WSJ has an interesting article on a NY Judge ruling on an employee taken to court for surfing at work. Judge Spooner ruled that “the internet has become the modern equivalent of a telephone or a daily newspaper, providing a combination of communication and information that most employees use as frequently in their personal lives as for work.” And city agencies, he noted, let workers make personal calls as long as they don’t interfere with their jobs.
The Real Time column goes on conclude that:
“…it’s a mix of things, including the productivity gains of information technology substantially outweighing the losses of high-tech goofing off; the fact that the workday has always included a certain amount of goofing off; and the likelihood that workers aren’t any more slothful than they’ve ever been.
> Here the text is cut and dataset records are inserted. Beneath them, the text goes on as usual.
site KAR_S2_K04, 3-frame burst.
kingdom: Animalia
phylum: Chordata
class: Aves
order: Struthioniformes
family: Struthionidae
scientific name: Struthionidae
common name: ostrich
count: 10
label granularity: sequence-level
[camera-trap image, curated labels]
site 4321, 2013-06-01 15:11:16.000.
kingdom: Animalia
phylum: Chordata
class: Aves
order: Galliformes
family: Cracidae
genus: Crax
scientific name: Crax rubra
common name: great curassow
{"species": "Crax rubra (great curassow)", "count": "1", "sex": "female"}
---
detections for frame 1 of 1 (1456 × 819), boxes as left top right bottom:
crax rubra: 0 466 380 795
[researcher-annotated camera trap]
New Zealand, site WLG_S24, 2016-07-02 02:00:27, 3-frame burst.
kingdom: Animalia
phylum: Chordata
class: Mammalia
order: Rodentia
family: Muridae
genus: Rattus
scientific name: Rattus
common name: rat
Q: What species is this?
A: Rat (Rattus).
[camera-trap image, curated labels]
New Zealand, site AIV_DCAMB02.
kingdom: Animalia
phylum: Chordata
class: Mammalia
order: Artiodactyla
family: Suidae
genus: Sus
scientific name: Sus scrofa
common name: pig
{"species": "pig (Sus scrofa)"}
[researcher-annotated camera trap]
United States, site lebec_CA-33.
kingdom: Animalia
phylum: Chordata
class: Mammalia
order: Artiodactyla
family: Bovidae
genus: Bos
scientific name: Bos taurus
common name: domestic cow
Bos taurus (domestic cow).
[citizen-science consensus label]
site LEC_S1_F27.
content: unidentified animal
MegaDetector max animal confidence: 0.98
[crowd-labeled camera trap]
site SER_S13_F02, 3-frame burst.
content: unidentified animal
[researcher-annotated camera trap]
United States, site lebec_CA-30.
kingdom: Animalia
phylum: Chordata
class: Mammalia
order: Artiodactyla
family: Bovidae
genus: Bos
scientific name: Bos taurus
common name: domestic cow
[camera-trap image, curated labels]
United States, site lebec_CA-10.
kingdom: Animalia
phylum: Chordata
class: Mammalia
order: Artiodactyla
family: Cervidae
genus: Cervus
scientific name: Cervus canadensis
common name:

If anything, perhaps they’re more efficient about doing whatever they shouldn’t be doing: Buying a book for your nephew almost certainly takes less time clicking around Amazon than running out to the mall bookstore on your lunch hour.
But here’s the thing that should give office workers toasting Judge Spooner pause: While the Internet has let us bring our personal lives into the office in new ways, it’s also let our office follow us once we leave. Witness your coworker ignoring his beer because he’s Blackberrying, or your spouse in bed with a VPN-connected laptop propped against her knees. And therein lies the other half of the emerging bargain. If surfing the Web is OK in the office, you’ve got no cause to carp when the boss wonders why you didn’t respond to that 8 p.m. email.”